We're very pleased about it and we think the synergies that will come from the three organizations working together will be excellent. We will be able to leverage our purchasing in a way we couldn't do before as an individual facility. Our material sourcing strategy can change. We can leverage and share engineering experiences across all three facilities and of course we can leverage our individual customer bases and begin to utilise the reference customers that each factory had independently and bring those together.
Goldman: Are your customers mostly OEMs or a lot of EMS? How does that work? I'm curious.

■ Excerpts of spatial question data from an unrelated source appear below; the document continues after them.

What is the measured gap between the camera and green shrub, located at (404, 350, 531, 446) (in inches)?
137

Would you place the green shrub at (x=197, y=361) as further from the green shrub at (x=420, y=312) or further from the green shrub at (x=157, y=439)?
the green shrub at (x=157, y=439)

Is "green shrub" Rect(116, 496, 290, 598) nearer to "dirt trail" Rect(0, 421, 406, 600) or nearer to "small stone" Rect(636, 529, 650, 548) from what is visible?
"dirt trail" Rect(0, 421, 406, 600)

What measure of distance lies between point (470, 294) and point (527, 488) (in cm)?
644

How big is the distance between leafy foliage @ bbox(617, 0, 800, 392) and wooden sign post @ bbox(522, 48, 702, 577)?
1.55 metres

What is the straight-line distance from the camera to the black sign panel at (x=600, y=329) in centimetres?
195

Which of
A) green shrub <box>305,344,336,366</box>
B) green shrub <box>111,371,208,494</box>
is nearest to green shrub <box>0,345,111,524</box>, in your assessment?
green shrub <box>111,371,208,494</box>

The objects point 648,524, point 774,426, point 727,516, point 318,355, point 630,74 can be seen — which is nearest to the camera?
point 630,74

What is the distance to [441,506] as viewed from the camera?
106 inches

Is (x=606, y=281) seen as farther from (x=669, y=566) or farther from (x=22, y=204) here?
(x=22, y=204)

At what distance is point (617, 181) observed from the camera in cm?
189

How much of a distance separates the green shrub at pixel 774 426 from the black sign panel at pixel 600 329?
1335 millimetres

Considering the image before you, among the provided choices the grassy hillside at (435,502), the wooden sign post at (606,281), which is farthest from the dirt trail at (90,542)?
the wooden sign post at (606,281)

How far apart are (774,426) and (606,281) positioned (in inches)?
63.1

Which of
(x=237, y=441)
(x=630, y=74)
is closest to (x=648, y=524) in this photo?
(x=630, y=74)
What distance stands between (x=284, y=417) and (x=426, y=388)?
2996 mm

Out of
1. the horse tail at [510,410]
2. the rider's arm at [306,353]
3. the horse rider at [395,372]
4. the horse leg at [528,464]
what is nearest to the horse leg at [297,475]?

McCabe: Our initial contact typically is with an OEM customer with the design organization within that customer base. Invariably then assembly is being done more and more with EMS companies. We are typically shipping our raw boards from Germany either to EMS contractors in Europe, also here in North America, and even to facilities in Asia. So we have an interesting scenario where we are producing PCBs in Europe and shipping them for consumption or at least assembly in Asia, for example in Singapore and Malaysia.
Goldman: This may be a crazy question, but does Schoeller normally choose the EMS company or does the OEM pick it?
McCabe: No, of course the OEM will typically have an existing assembly relationship with their EMS company. Then they will align us with that company. In many cases, because of our longstanding history in the industry we already have a direct relationship to those EMS companies anyway. All of the larger EMS companies you would think about, we are already doing business with. We have a customer service group who will then provide the logistic support to that EMS company, but the primary relationship is typically with the OEM.
Goldman: That must be the best way. Having the relationship with the OEM has got to be very important.
McCabe: Yes, it is. It's the key to our ongoing development. We're lucky and fortunate to enjoy very longstanding relationships with some of the blue-chip OEM organizations in Europe and also here in North America. We feel that by continuing with our applications engineering approach to sales and the knowledge-based service that we provide to those OEMs that we will be in a position to continue those relationships.
Goldman: I'm hearing more and more, from many people, that service, service, service is so important—personal or whatever-it-takes. Not just quick turnaround, getting it back to you fast, but all the in-between, the working together with the designers and going back and forth. Just having that close relationship.
McCabe: It's imperative, Patty. We see that on both ends of the contact relationship, you could say. The contact that we have during the design phase is critical but also the contact that we have in the fulfillment phase, when we ship orders and how we manage that. There are consignment inventory programs. There are kanban programs. There are logistical solutions that must be put in place, and these can become complex when EMS companies are also involved because they may have their nuances that we must facilitate. We may need to coordinate in a parallel approach with the OEM and the EMS provider to make sure everybody has the right level of information from our customer service and logistics teams. So, service at the fulfillment end and service through the design and the product maturity and industrialization phases are all very, very important.
Goldman: This is all great information. Padraig, thank you so much for your time.
McCabe: Thank you Patty, it’s been a pleasure.